Сократ обвинен, как известно, в том, что «богов, почитаемых городом, не почитает, а вводит другие, новые божества», и еще в том, что «развращает юношество». В этих ложных обвинениях ясно сквозит подлинная сущность дела. Нельзя было просто обвинять Сократа, как Анаксагора, в атеизме; его благочестие было явно. Да и для обвинителей дело было не в богах вообще, а лишь в тех, которых почитает или узаконяет (νομτ́ςετ) город. И настоящий смысл обвинения был не в том, что Сократ их не почитает – на самом деле он почитал, между прочим, и их, – но он почитал их не потому, что их признает город, а лишь потому или постольку, поскольку в них по правде было или могло быть нечто божественное, он почитал их по существу, по внутренней связи их с безусловным, а не по условию – φύσει ού ϑέσει. В этом и было его преступление. Оно усиливалось тем, что он «вводил другие, новые божества». И тут сказывается истинное свидетельство о положительном характере Сократова учения и особенно об его отношении к религии: он не убавлял капитала народного благочестия, а, напротив, прибавлял к нему.

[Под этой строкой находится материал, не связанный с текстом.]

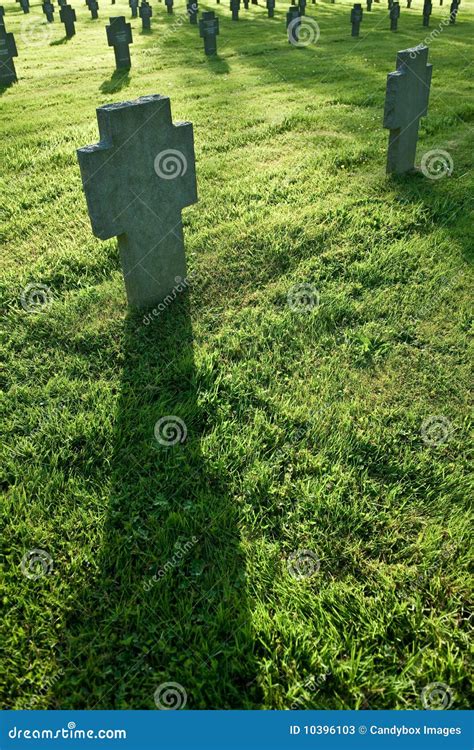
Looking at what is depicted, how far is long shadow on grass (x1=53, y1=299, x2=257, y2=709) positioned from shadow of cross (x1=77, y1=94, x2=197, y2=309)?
112 cm

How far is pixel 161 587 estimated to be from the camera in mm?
2195

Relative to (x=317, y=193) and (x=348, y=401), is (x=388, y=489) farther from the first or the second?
(x=317, y=193)

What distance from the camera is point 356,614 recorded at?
211 cm

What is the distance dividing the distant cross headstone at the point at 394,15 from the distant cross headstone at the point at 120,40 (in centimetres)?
934

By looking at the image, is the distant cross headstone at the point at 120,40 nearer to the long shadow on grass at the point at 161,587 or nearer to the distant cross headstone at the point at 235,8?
the distant cross headstone at the point at 235,8

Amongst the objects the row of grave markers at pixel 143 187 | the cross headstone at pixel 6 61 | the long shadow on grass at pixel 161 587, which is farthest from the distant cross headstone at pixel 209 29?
the long shadow on grass at pixel 161 587

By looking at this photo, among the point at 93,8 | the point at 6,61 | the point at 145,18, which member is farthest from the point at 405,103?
the point at 93,8

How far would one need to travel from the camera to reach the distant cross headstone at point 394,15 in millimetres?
16266

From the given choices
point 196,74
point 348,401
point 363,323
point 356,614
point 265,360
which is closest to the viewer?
point 356,614

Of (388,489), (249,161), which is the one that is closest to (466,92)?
(249,161)

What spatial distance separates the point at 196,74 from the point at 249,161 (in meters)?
6.45

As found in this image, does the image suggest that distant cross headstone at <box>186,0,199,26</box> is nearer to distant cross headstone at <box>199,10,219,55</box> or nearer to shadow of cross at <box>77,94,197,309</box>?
distant cross headstone at <box>199,10,219,55</box>

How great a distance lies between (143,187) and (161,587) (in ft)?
8.26

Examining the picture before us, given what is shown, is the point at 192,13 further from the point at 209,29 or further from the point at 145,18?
the point at 209,29
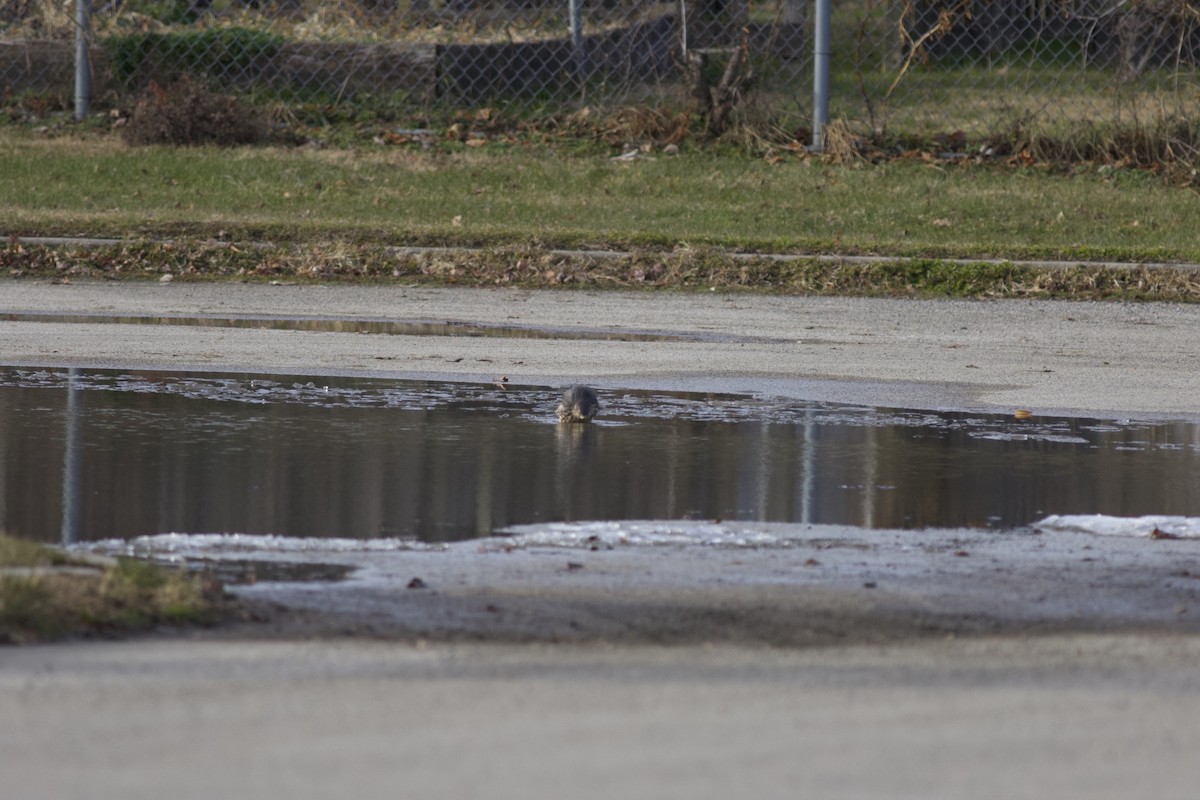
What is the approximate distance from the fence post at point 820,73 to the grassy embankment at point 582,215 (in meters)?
0.47

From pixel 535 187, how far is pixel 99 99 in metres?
6.07

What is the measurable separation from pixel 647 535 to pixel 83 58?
50.6 feet

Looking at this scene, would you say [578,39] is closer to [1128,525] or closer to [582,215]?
[582,215]

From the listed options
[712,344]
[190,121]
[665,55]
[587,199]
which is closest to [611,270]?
[712,344]

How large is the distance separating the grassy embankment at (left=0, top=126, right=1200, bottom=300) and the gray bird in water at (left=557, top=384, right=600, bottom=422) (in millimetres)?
5160

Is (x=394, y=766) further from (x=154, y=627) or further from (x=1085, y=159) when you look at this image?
(x=1085, y=159)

Но и этот прирост веры был преступлением, потому что и здесь Сократ действовал по существу, не справляясь с внешними обстоятельствами признанных им истинных божественных проявлений, стары ли они или новы, почитаются ли городом или нет. Третье преступление состояло в том, что Сократа слушали: что он производил действие на живые, еще не окаменевшие умы и сердца. Он развращал юношество тем, что подрывал в нем доверие и уважение к темным и пустым руководителям, к слепцам, ведущим слепцов.

XII

Сократ должен был умереть как преступник. Вот трагический удар в самом начале жизненной драмы Платона. Подобно некоторым древним трагедиям, а также шекспировскому Гамлету, эта драма не только кончается, но и начинается трагическою катастрофой. Но насколько историческая действительность глубже и значительнее поэтического вымысла! Возьмем произведение Шекспира. По внушению грубых личных страстей злодей убивает отца молодого Гамлета. Естественное чувство и естественная обязанность родовой мести требуют покарать убийцу, и эта обязанность осложняется для Гамлета преступным участием его матери в страшном деле. Тайное братоубийство, мужеубийство, цареубийство, похищение престола, двойная, тройная измена – все это в ближайшем жизненном круге героя, а в его собственном существе – безвыходное противоречие сознания и воли, чувства и темперамента. Вот бесспорно великолепный образец трагического положения, достойный сильнейшего из поэтов.